According to the \(12^\mathrm{th}\) State of Agile Survey, which Version One conducts yearly, SAFe continues to be the most popular scaling framework in large enterprises [29]. Moreover, a recent survey on software development approaches indicated the predominance of SAFe over LeSS and DAD [23]. As the number of organizations adopting scaling frameworks is increasing [29], this provides opportunities for researchers and software practitioners to accumulate knowledge on the usage of these frameworks through case studies, technical reports and experience reports. To our knowledge, no secondary studies on the benefits and challenges of the scaling frameworks or their adoption process have been published. This is striking, given their importance in the industry. In this paper, we start filling this gap by summarizing the benefits and challenges of adopting the SAFe framework in the form of a multi-vocal literature review.

2 Related Work

2.1 Scaled Agile Framework (SAFe)

The Scaled Agile Framework was designed by Dean Leffingwell to scale agile to large enterprises [1, 36]. It incorporates practices from Scrum, Extreme Programming, Kanban and Lean. It offers four levels: the Team, Program, Portfolio and Value stream levels. The team level comprises the agile teams. Agile Release Trains (ART’s) are introduced to scale a large number of teams and individuals at the program level. ART’s follow HIP (Hardening, Innovation, Planning) iterations to develop Potential Shippable Increments (PSI) or Program Increments (PI). PI’s are planned during the release planning days. SAFe introduces additional roles such as the Agile Release Train Engineer, system teams, release management team and portfolio management team. The core values of SAFe are: build in quality, transparency, alignment and program execution [16]. Figure 1 gives on overview of the SAFe framework.

Fig. 1.
figure 1

Scaled agile framework, version 4.5 [19]

2.2 Secondary Studies on Large-Scale Agile

Secondary studies on large-scale agile have explored topics such as challenges and success factors of large-scale agile transformations [8], organizational, managerial and cultural aspects [32], scalability and adoptability [22], inter-team coordination [14], architectural roles [35] and quality requirements practices [2]. However, systematic literature reviews on scaling frameworks have not been found in the literature. The only review found on scaling frameworks, compares a few scaling frameworks based on team size, practices and organization type [1]. Neither that review, nor other previous reviews on large-scale agile have included the grey literature, e.g. case studies or experience reports published on the homepages of the frameworks. While there are inherent problems with case studies published by the proponents of a particular framework, completely eliminating such studies from literature reviews unnecessarily excludes the voice of the practitioners on the usage of scaling frameworks and implementation of agile at scale. Thus, in particular given the lack of scientific literature, we consider it important to study such cases, fully understanding the related problems, further discussed below.

3 Research Method

We conducted a multivocal literature review on the adoption of the SAFe framework to answer the following research questions:

  • RQ1: What are the reported benefits of adopting SAFe?

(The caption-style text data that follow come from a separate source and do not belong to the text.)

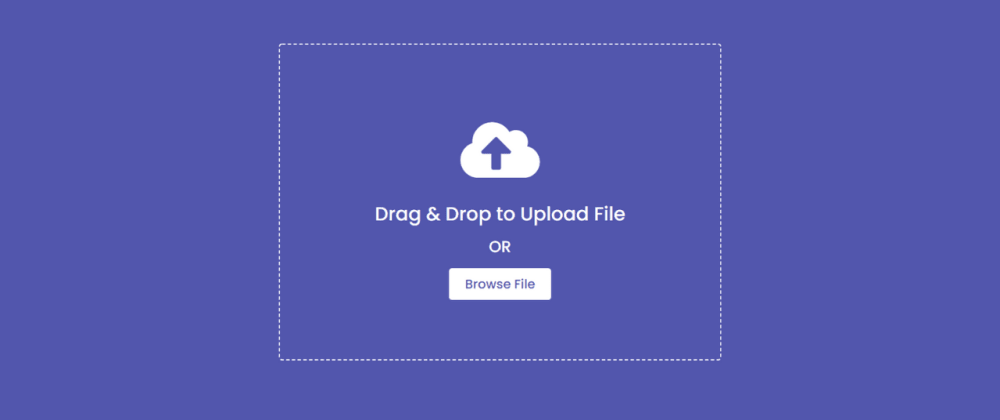 Cover image for Drag & Drop or Browse - File upload Feature using HTML CSS & JavaScript
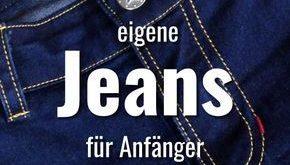 Jeans Sew Along: Wie näht man eine Jeans
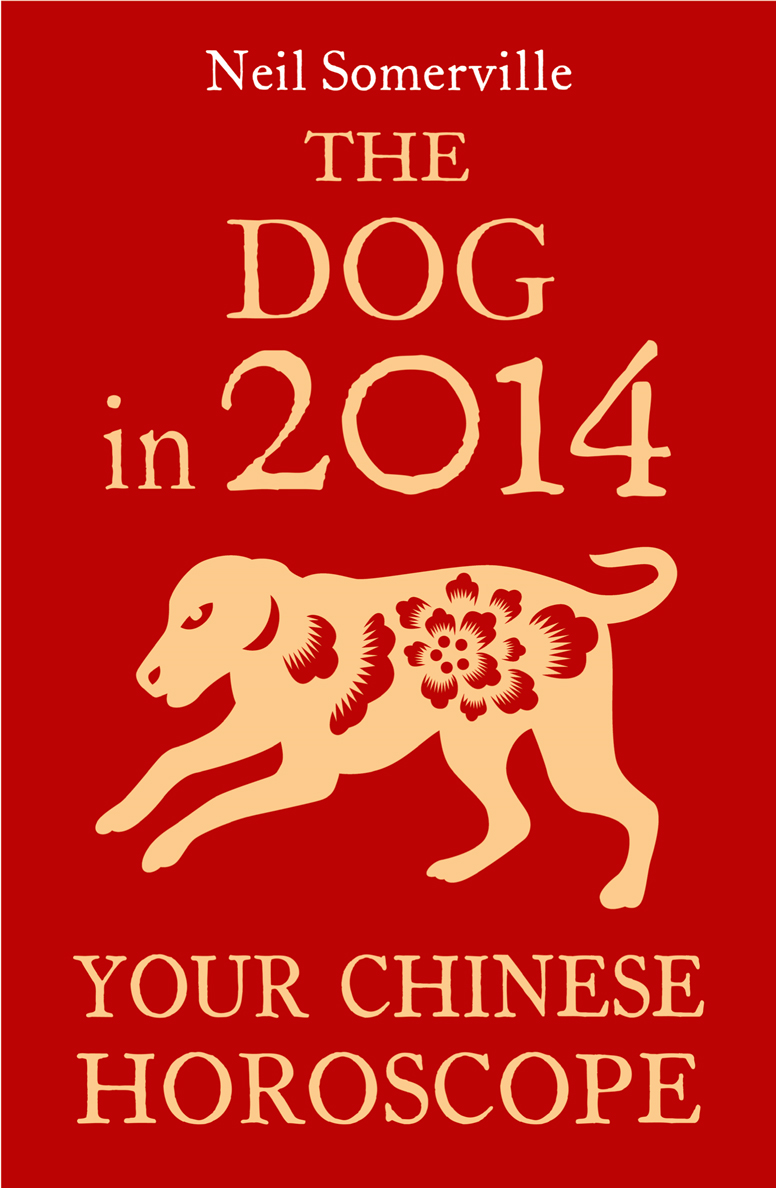 Neil Somerville The Dog in 2014: Your Chinese Horoscope neil somerville the dog in 2014 your chinese horoscope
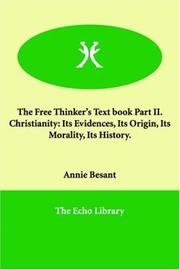Cover of: The Free Thinker's Text book Part II.   Christianity | Annie Wood Besant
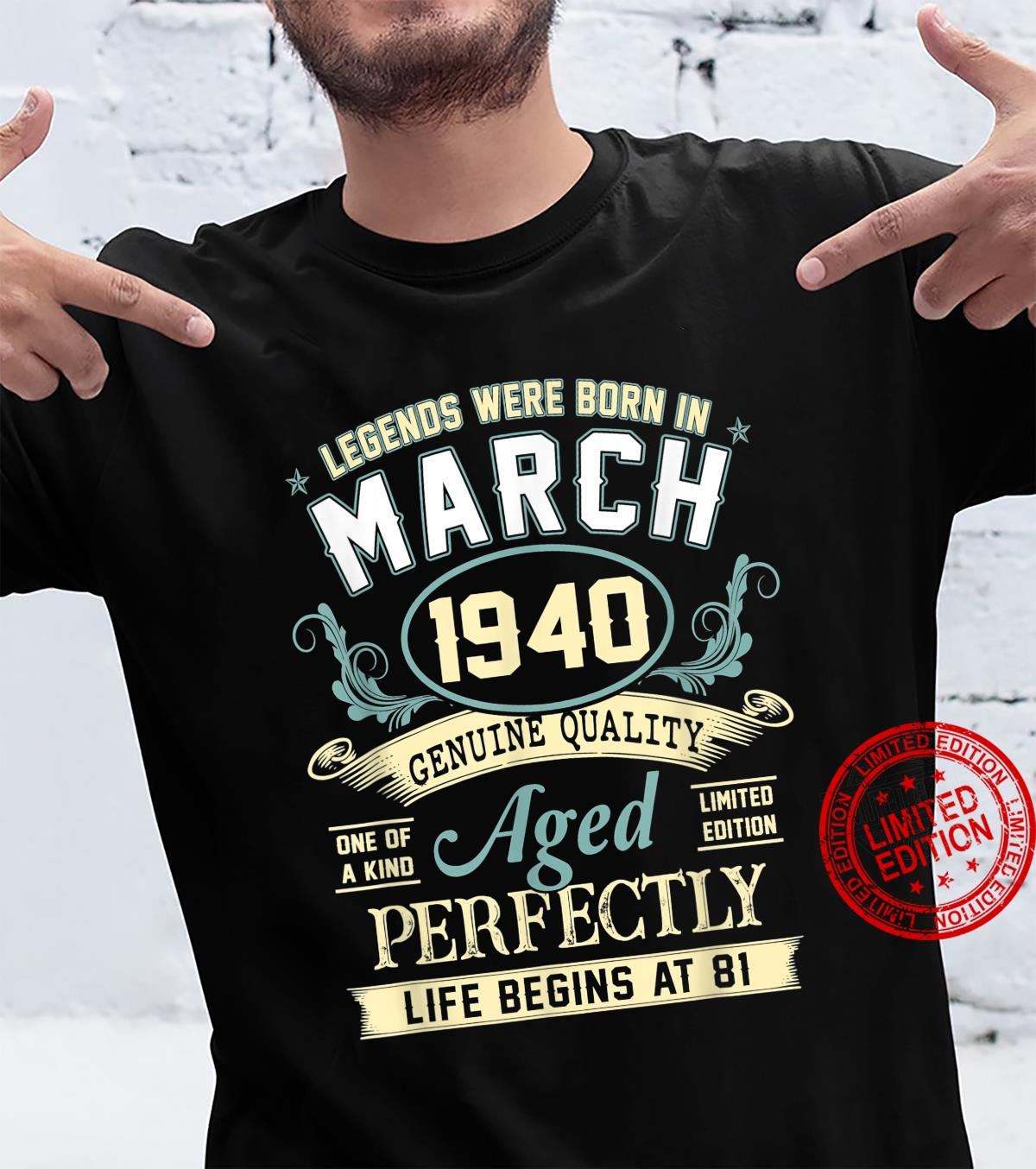 March 1940 81st Birthday 81 Year Old Shirt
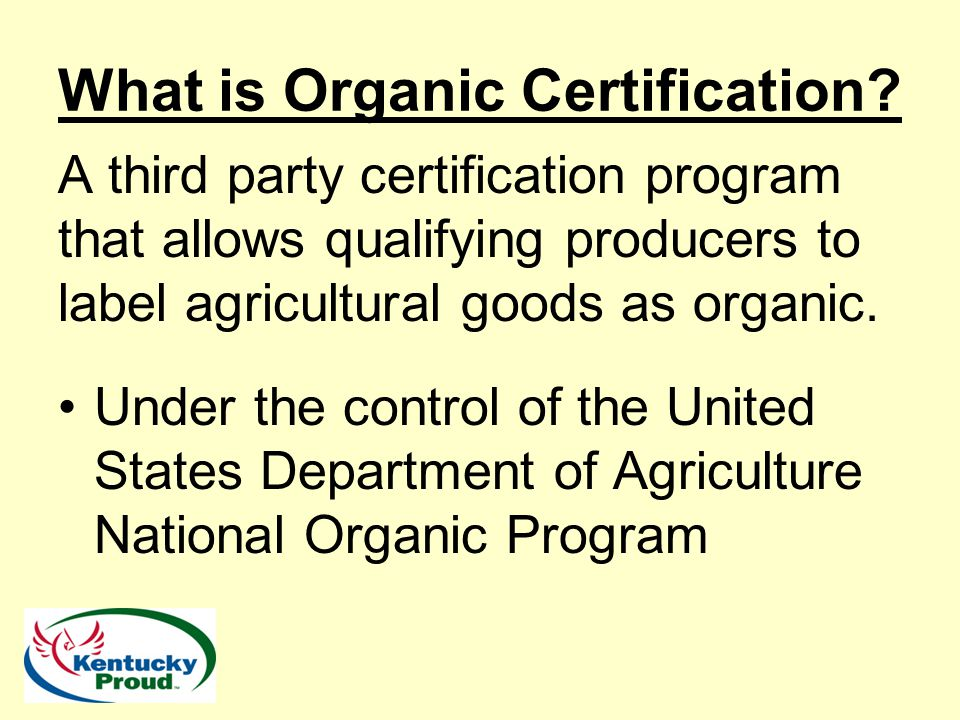 What is Organic Certification? Governed by regulations CFR 7 Section 205 Often called The Rule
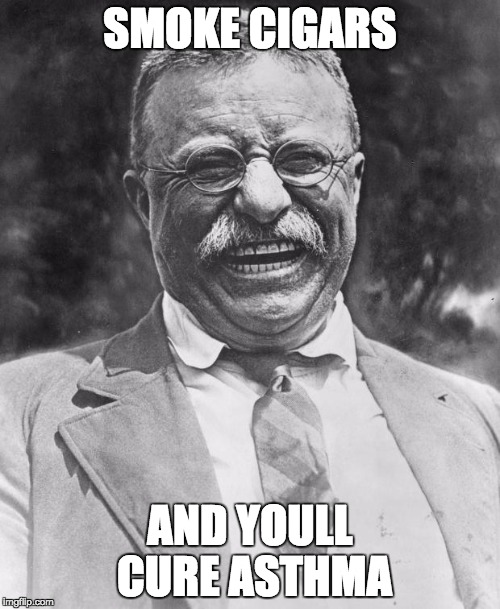 Teddy Roosevelt | SMOKE CIGARS AND YOULL CURE ASTHMA | image tagged in teddy roosevelt | made w/ Imgflip meme maker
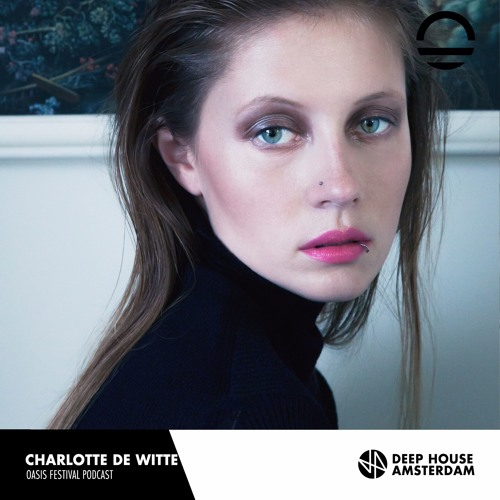 download → Charlotte de Witte - Oasis Festival Podcast - August 2017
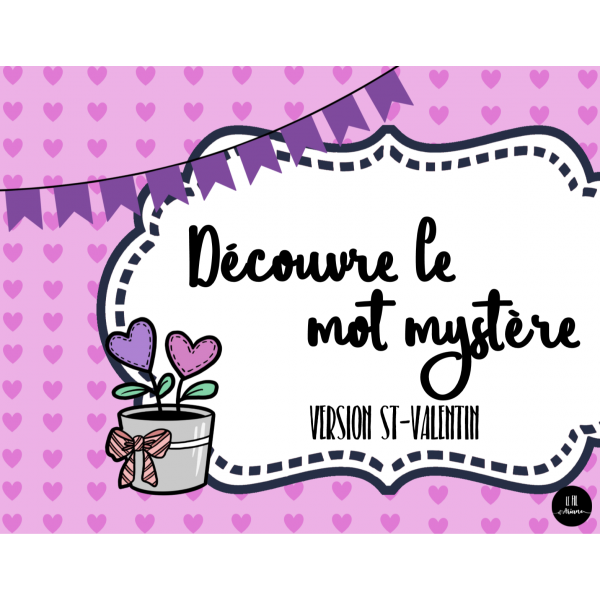 Découvre le mot mystère (version St-Valentin)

  • RQ2: What are the reported challenges of adopting SAFe?

3.1 Multivocal Literature Review

Systematic literature reviews and systematic mapping studies have been popular in the field of software engineering. They help to summarize the existing studies reported in a specific research domain [11]. According to the widely adopted systematic literature review guidelines [21], a “fully systematic literature review” should include both the grey and the peer reviewed literature. Grey literature is defined as, “(the literature), produced on all levels of government, academics, business and industry in print and electronic formats, but which is not controlled by commercial publishers, i.e., where publishing is not the primary activity of the producing body” [11].

However, most SLRs published in the software engineering literature have not included the grey literature [12]. Including the grey literature is challenging, and the search strategy for grey literature has not been systematically addressed in the SLR guidelines [21]. This is unfortunate, as excluding this literature will eliminate the voice and opinions of the practitioners who do not publish in the academic forums [4, 12]. It has been evident that most of the software practitioners do not publish in academic fora [13].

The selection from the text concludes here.